Tonight, by a unanimous vote, the Huntsville City Schools Board of Education approved a three year, $175,000 contract (Wardynski Contract 1.pdf) for Dr. Casey Wardynski as the new superintendent of Huntsville City Schools. This makes Dr. Wardynski the eighth highest paid superintendent in the state according to 2010 numbers. (We missed Birmingham City in seventh place by one hundred dollars.)
This is obscene.
Dr. Wardynski, in a demonstration of the leadership skills that he is reputed to hold, should reject this contract and ask the board to reduce this salary package to at most $140,000 for as long as teacher’s salaries remain frozen. Doing so will give him the moral authority to continue to ask the rest of the system to accept the cuts that he and the board are planning to implement over the coming year. It will also give him the opportunity to ask that the highest paid school board in the state accept a reduction in their salary as well.
As a retired soldier, Dr. Wardynski is surely aware that his troops will obey his orders because of his rank and title. I have no doubt that the teachers, aides and staff will offer Dr. Wardynski’s title the same respect.
However, as we are facing some “really challenging issues,” meeting these issues will require far more than simply following orders. Dr. Wardynski will need for this system to be willing to follow him through hell and back for the next few years. He will need the dedication of everyone he is leading, and that kind of dedication cannot be given to a title alone. It must be earned.
By way of illustration, the troops respect the general who eats MREs with the troops on the battlefield. For that general, they will go through hell and back not because they are ordered to, but because they want to.
This contract takes Dr. Wardynski off the battlefield and into an air-conditioned dining room eating a catered, seven course meal before he even arrives in the city.
I am fully award that we have, as I was told recently by Dr. Robinson as she was defending Wardynski’s salary, some “really challenging issues facing us.” But Dr. Wardynski is not the only one facing these issues in our system.
I dare say that the special education teacher who is being asked to double her class size while reducing her aides by half will also face some really challenging issues. The Kindergarten teacher who has the responsibility of finding ways of educating more students with no additional resources is facing some really challenging issues. The principals, the secretaries, the cafeteria and janitorial staff will all face some really challenging issues over the next three years. In addition, the parents who are asked to sacrifice more time, more money, more effort to ensure that their kids are given a fair chance to succeed in a system with extremely limited resources will also face these challenging issues.

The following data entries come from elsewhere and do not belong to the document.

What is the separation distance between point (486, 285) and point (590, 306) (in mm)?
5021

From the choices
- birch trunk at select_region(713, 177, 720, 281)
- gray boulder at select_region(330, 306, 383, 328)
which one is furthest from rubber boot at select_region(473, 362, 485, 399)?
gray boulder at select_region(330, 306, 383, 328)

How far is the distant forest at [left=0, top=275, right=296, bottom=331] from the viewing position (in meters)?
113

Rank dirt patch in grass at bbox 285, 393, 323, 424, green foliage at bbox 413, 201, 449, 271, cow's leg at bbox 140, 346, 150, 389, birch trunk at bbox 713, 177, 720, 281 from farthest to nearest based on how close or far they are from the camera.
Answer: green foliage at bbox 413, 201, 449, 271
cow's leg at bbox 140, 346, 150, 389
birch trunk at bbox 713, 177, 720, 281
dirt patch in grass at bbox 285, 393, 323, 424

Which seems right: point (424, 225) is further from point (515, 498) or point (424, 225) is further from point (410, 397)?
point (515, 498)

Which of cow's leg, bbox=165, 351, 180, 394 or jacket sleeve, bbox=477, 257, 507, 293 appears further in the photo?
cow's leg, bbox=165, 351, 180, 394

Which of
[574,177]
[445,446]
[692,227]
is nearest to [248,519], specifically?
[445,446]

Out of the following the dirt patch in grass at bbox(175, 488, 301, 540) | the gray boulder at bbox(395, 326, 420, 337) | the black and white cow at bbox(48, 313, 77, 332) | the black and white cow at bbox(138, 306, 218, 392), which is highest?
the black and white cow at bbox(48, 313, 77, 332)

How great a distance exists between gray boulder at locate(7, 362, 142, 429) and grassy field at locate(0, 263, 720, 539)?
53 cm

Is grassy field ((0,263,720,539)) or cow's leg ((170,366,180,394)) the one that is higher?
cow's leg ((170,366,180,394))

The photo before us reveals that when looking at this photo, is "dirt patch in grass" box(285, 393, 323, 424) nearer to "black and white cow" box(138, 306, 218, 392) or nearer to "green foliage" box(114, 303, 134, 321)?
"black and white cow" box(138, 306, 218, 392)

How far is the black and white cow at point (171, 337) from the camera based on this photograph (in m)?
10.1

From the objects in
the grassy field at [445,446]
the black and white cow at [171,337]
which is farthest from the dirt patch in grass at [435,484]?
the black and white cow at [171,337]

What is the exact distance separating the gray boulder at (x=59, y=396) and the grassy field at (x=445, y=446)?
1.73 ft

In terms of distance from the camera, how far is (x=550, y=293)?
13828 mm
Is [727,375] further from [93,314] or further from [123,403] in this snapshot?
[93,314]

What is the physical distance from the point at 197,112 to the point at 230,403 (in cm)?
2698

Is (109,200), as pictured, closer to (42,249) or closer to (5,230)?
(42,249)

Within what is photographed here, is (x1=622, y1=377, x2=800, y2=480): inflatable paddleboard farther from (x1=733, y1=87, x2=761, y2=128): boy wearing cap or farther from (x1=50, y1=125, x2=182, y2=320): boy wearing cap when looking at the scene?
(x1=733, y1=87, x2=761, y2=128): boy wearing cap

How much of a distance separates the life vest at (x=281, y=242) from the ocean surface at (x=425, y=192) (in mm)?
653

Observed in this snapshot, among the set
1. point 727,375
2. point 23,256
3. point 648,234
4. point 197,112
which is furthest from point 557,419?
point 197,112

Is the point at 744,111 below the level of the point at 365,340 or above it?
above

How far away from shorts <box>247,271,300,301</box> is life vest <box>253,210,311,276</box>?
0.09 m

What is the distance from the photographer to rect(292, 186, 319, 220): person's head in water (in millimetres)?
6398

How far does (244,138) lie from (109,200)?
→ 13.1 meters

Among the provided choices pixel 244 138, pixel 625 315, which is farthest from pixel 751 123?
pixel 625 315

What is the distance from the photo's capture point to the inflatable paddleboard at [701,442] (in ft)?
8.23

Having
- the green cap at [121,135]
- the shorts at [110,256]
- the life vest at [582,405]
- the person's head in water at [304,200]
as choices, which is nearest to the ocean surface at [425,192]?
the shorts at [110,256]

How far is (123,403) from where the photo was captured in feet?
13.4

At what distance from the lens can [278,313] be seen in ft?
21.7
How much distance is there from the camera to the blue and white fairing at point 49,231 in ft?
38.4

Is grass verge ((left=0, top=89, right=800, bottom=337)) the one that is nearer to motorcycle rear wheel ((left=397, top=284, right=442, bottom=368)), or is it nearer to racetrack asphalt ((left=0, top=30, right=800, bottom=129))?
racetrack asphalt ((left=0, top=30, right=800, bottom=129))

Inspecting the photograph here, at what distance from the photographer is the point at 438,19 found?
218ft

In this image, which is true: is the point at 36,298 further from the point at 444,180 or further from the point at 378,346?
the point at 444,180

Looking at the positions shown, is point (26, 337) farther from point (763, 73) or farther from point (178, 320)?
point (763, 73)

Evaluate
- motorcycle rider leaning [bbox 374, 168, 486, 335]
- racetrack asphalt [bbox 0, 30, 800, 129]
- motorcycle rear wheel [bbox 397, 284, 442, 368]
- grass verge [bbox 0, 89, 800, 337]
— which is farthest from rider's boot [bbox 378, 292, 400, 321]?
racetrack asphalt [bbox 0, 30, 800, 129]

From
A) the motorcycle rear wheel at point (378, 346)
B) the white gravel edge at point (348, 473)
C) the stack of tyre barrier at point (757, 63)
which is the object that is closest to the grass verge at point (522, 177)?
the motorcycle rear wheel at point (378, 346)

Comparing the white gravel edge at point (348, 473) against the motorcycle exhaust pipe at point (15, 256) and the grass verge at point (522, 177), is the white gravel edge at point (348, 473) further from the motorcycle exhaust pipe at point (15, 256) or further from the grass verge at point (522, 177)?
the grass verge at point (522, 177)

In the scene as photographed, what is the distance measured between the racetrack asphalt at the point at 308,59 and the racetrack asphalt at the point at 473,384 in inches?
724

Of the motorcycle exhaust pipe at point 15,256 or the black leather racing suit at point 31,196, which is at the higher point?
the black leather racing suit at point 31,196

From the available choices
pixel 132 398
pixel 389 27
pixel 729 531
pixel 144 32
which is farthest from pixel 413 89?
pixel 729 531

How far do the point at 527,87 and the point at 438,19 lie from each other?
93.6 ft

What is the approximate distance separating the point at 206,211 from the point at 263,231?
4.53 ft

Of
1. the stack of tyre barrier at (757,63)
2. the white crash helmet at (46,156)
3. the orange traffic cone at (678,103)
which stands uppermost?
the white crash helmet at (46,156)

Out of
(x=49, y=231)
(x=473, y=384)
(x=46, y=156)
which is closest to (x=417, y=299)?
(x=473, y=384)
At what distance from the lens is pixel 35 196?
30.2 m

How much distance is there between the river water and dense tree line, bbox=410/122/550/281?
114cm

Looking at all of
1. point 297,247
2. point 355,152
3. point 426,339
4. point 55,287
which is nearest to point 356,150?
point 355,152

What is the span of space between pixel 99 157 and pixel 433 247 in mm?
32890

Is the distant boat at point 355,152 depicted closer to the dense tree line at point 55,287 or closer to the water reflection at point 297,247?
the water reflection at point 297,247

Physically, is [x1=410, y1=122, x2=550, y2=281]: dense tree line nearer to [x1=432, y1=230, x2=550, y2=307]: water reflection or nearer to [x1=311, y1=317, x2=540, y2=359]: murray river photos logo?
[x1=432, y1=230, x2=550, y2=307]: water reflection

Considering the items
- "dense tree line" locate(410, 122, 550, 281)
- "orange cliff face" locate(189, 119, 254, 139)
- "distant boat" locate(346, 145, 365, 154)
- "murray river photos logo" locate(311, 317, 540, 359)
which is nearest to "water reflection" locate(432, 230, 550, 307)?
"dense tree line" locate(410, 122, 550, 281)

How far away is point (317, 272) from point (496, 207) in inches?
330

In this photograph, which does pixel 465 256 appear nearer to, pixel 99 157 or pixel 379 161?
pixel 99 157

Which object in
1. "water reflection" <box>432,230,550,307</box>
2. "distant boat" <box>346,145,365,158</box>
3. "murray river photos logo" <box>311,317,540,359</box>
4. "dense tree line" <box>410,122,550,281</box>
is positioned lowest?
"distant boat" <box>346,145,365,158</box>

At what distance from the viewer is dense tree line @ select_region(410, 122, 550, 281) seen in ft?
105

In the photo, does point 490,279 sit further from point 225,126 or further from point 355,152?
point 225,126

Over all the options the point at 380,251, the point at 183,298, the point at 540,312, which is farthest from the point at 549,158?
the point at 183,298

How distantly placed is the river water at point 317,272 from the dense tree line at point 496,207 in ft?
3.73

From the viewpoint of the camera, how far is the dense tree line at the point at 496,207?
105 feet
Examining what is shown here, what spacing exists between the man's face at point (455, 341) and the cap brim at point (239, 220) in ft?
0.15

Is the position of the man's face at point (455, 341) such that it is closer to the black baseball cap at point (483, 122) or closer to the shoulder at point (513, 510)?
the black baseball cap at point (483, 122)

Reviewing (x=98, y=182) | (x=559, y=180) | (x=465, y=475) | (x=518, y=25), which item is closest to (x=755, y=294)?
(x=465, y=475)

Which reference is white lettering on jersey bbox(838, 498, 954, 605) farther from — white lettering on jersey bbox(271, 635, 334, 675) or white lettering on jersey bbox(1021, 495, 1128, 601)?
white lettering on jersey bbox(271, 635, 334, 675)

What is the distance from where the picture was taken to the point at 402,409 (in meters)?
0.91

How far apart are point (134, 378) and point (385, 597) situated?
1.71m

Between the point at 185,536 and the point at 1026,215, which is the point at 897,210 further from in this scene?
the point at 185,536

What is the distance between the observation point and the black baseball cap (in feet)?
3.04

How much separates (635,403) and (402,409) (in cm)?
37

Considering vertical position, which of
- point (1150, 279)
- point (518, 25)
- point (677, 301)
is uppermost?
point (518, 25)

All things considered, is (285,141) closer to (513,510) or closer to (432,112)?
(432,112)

In short, we are in this mess together. If we are to successfully work our way out of it, we have to all work together. Dr. Wardynski’s salary communicates not leadership and a willingness to work, but elitism. And frankly the board and Dr. Wardynski should already know this.
Dr. Robinson also shared with me that no one would come to our system without a “substantial incentive” implying that without receiving $175,000 we could not get anyone to serve as superintendent. This is just wrong.
No one who cares about education goes into education because of a “substantial [financial] incentive.” True teachers and educational leaders go into education because they seek the incentive of making our world a better place.
If we believe that paying our starting teachers the state minimum (following Dr. Robinson’s motion on April 21, 2011) will still allow our system to attract good teachers, then why would the superintendent’s position and salary be any different?
As the leader of our system, particularly in these trying times, Dr. Wardynski should model a willingness to share burdens across the entire system, but his salary package spits in the face of working together. It instead tells every principal, teacher, aide, staff, parent and child that we are expected to bear the burden while Dr. Wardynski is not. It creates a system where the leadership is completely disconnected from the people they are leading. That is exactly the type of leadership we’ve had for the previous ten years that has led us to this precipice.
If Dr. Wardynski believes in education, if he believes we should all work together to make this system the best in the nation in five years, then he should voluntarily accept a lower salary (which would still represent a raise over his current salary) for the same time frame that teacher’s salaries remain frozen at current levels. Doing this will prove to the city that his reputation for leadership is well earned.
Otherwise we’re in for three more years of discovering that The Who were right: the new boss is the same as the old.